Por fim, cumpre tecer algumas considerações acerca da forma de inclusão da pessoa com deficiência, mas a partir do Estatuto da Pessoa com Deficiência, que entende ser inclusão, a colocação competitiva, em igualdade de oportunidades com as demais pessoas, nos termos da legislação trabalhista e previdenciária, na qual devem ser atendidas as regras de acessibilidade, o fornecimento de recursos de tecnologia assistiva e a adaptação razoável no ambiente de trabalho.
Pontua-se que o texto normativo assegura a colocação competitiva da pessoa com deficiência pode ocorrer por meio de trabalho com apoio, respeitando sempre a prioridade no atendimento à pessoa com deficiência com maior dificuldade de inserção no campo de trabalho; a provisão de suportes individualizados que atendam a necessidades específicas da pessoa com deficiência, inclusive a disponibilização de recursos de tecnologia assistiva, de agente facilitador e de apoio no ambiente de trabalho; o respeito ao perfil vocacional e ao interesse da pessoa com deficiência apoiada; a oferta de aconselhamento e de apoio aos empregadores, com vistas à definição de estratégias de inclusão e de superação de barreiras, inclusive atitudinais; realização de avaliações periódicas; a articulação intersetorial das políticas públicas; e a possibilidade de participação de organizações da sociedade civil.
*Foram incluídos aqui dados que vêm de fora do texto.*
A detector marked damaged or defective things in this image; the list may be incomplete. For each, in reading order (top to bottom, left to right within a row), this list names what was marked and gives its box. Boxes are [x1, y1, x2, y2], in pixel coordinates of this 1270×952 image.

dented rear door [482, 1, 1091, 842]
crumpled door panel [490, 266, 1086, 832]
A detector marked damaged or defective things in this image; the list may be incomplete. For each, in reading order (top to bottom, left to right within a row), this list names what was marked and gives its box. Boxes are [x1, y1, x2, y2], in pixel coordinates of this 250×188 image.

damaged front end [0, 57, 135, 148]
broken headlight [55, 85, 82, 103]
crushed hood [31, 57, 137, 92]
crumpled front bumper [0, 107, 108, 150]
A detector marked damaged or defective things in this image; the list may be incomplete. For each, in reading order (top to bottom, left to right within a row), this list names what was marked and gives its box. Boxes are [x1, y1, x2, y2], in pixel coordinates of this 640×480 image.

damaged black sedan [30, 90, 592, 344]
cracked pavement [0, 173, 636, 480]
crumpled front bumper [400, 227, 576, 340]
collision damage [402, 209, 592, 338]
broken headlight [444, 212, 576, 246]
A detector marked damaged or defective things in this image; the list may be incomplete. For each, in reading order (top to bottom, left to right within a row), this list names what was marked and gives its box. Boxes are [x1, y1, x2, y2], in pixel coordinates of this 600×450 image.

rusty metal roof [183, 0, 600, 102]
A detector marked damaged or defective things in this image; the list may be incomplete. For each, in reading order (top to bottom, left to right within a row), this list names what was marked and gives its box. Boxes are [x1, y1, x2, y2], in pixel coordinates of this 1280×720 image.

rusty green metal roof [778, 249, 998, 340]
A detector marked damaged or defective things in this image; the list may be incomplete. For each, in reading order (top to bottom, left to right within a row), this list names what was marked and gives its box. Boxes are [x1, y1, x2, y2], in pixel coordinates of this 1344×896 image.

Nota-se que a positivação jurídica busca aplicar sempre o princípio da isonomia no que diz respeito ao mercado de trabalho da pessoa com deficiência. No mundo globalizado, é inaceitável que este trabalhador seja considerado um trabalhador desigual, desrespeitando a fundamentabilidade dos seus direitos.
CONSIDERAÇÕES FINAIS
Diante do exposto, há que se apontar algumas considerações acerca da pessoa com deficiência e sua inserção no mercado de trabalho.
A Constituição Federal assegura uma lei igualitária, para que todas as pessoas tenham a inviolabilidade de bens jurídicos maiores, como à vida, à liberdade, segurança, propriedade e a isonomia.
Pondera-se que a igualdade no âmbito dos direitos da pessoa com deficiência só se torna efetiva no momento em que o mesmo se encontra dentro de um contexto social.
Esta situação se mostra agregadora, tornando importante a existência de cada ente, independente de sua condição física. Para tanto, a acessibilidade é um instrumento de contribuição para a integração.
Assim, é de se concordar com o posicionamento acima transcrito, uma vez que a igualdade e a inclusão são compostas pela integração e acessibilidade dos entes sociais.
No que tange a efetivação laboral, registra-se a importante normatização abalizada pelo Estatuto da Pessoa com Deficiência, regulado pela Lei nº 13.146/2015, e que consagrou o emprego como um valor basilar e de igualdade que deve ser tutelado e efetivado na sociedade.
Portanto, veda-se a restrição ao trabalho da pessoa com deficiência e qualquer discriminação em razão de sua condição, inclusive nas etapas de recrutamento, seleção, contratação, admissão, exames admissional e periódico, permanência no emprego, ascensão profissional e reabilitação profissional, bem como exigência de aptidão plena. Tal feito é um grande elemento de efetivação da igualdade e respeito aos direitos fundamentais da pessoa com deficiência.
Neste esteio, mostra-se o papel das políticas públicas, que possuem a finalidade primordial promover e garantir condições de acesso e de permanência da pessoa com deficiência no campo de trabalho, num mundo cada vez mais desigual.
Qualquer prática discriminatória deve ser vedada e inibida no Estado Democrático de Direito, de modo que as ofensas são passíveis de punições penais e cíveis, esta última de cunho indenizatório e reparatório.
Por fim, mostra-se que efetivar a pessoa com deficiência no mercado de trabalho é a ação afirmativa fundamental para a consagração dos direitos basilares, de modo que demonstra uma mudança cultural e democrática da sociedade em face da igualdade.